-------- STUDY TEXT --------
P300 cognitive evoked potentials
The electroencephalography (EEG) signals were recorded using a Medicid 4 Plus, Neuronic equipment, with 20 monopolar gold-disk electrodes placed according to the 10–20 international system [40] including Oz position, with impedance lower than 5 kΩ, at a sampling rate of 200 Hz (5 ms) and band-pass from 0,5 to 30 Hz. Two additional electrodes were placed on the right and left earlobes, to be used as reference. Two electrodes were used to detect eye-movement artifact, one placed 1 cm above the left outer canthus and other placed 1 cm below the right outer canthus; subsequently, wave signals recorded within eye-movement artifact were removed from analysis. Subjects were seated comfortably when experiments were performed. Defects in auditory and visual sensorial pathways were ruled out in all participants by recording normal wave results in brainstem auditory evoked potentials, pattern reversal visual evoked potentials and electroretinogram.
Auditory and visual P300 cognitive evoked potentials were recorded using the oddball stimulation paradigm [35,41], with 130 stimuli, 25% of which were infrequent (target stimulus), presented at random. Participants were instructed to click the left button of the computer mouse each time target stimulus appeared. Visual stimuli were presented on the computer screen and were represented by the figure of a horse (target/infrequent stimulus) and the figure of a bicycle (frequent/non target stimulus). Each stimulus was presented during 500 ms. Auditory stimuli were represented by a 2,000 Hz tone (target/infrequent stimulus) and a 500 Hz tone (frequent/non target stimulus), each was presented during 100 ms, at 60 dB SPL of intensity. Time between stimuli (visual as well as auditory) was 1,200 ms.
EEG data were analyzed off line. Visualization windows for analysis were set to begin 100 ms before, and to finish 800 ms after stimulus onset. Amplitude and latency were recorded. Amplitude is defined as the difference between the mean pre-stimulus baseline voltage and the largest positive-going peak of the waveform within a time window, and latency is defined as the time from stimulus onset to the point of maximum positive amplitude within a time window. Frequent and infrequent stimuli’s data from each single electrode were analyzed and averaged separately.
Evaluation of memory
Exploration of memory was achieved according to Sternberg [36]. Briefly, sets of letters (from two to six letters in white font per sequence) were presented one at a time to the participants on the computer screen, immediately followed by a single yellow letter. The participant had to indicate whether the yellow letter was in the previous set or not by pressing the key “Ins” on the computer keyboard if yes, or the key “Alt” if not. Each letter was presented during 1 second and the time between letters was 800 ms. A total of 15 sets of letters were presented and time between sets was 1,500 ms. The parameters recorded were number of right answers, number of wrong answers, absence of answers and time to answer.
-------- INFORMATION SHOWN --------
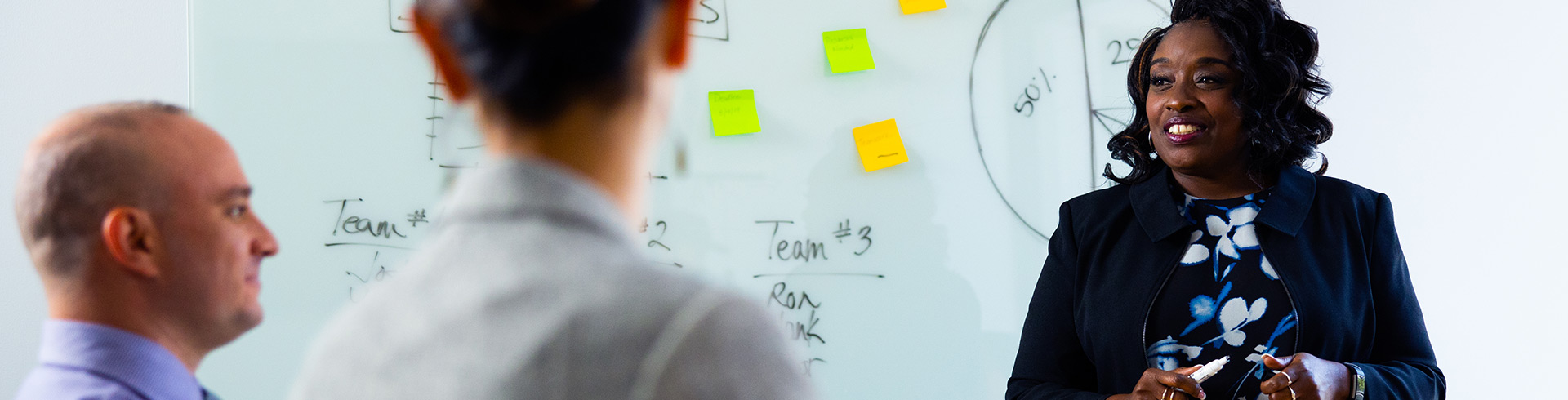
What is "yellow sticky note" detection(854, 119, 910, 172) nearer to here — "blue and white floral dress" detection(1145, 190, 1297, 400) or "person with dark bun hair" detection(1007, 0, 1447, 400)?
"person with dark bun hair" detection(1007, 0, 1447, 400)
--------
-------- INFORMATION SHOWN --------
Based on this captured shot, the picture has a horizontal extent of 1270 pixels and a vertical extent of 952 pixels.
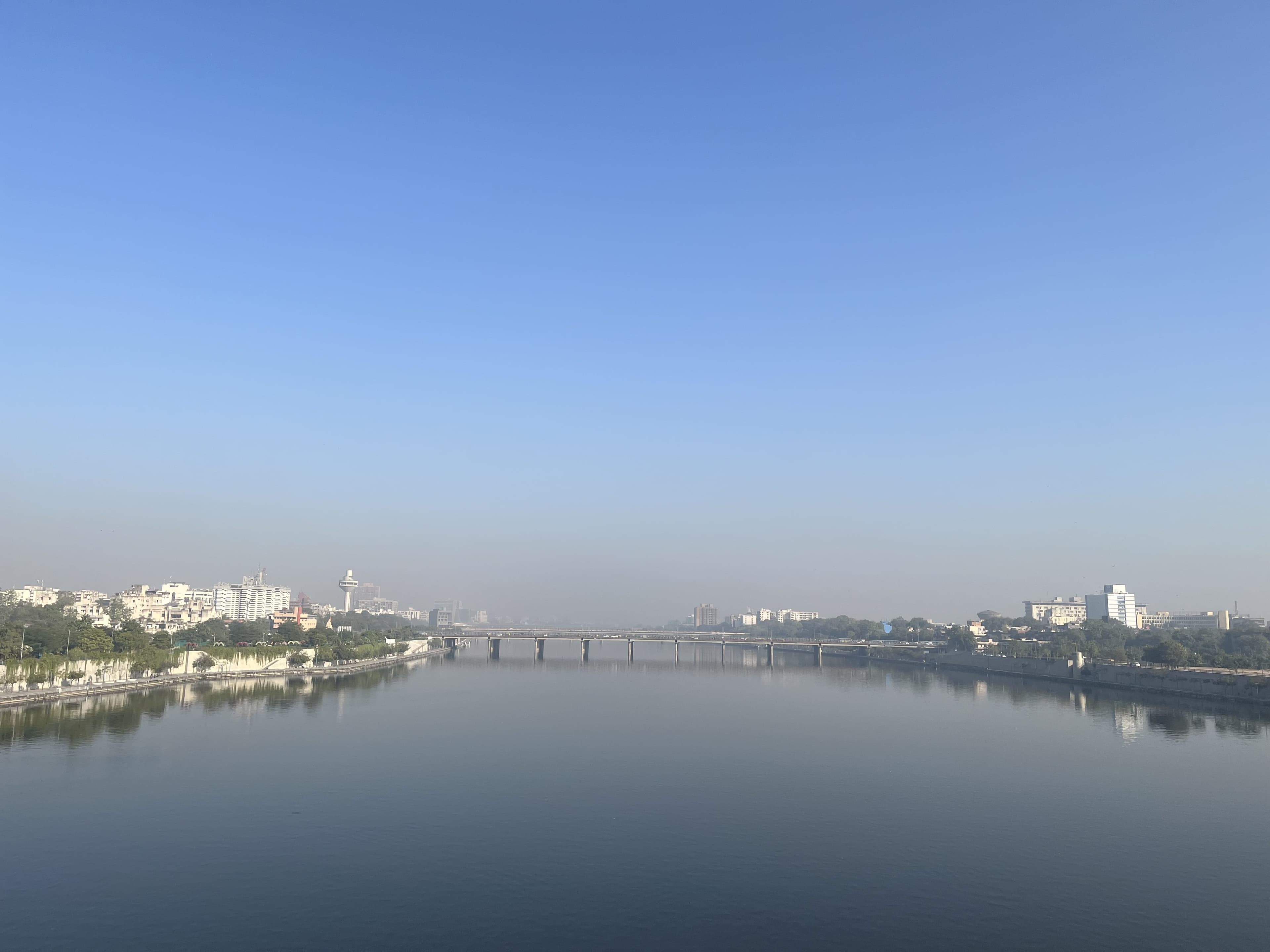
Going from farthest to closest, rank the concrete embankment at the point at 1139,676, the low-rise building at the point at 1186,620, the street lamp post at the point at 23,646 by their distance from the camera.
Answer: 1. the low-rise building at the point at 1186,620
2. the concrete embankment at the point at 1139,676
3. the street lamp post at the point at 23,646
--------
**PROBLEM REQUIREMENTS**
Reproduce word for word the part of the EEG methods text from "Evaluation of memory" to "time to answer.".

**SOLUTION TO THIS EXERCISE**
Evaluation of memory
Exploration of memory was achieved according to Sternberg [36]. Briefly, sets of letters (from two to six letters in white font per sequence) were presented one at a time to the participants on the computer screen, immediately followed by a single yellow letter. The participant had to indicate whether the yellow letter was in the previous set or not by pressing the key “Ins” on the computer keyboard if yes, or the key “Alt” if not. Each letter was presented during 1 second and the time between letters was 800 ms. A total of 15 sets of letters were presented and time between sets was 1,500 ms. The parameters recorded were number of right answers, number of wrong answers, absence of answers and time to answer.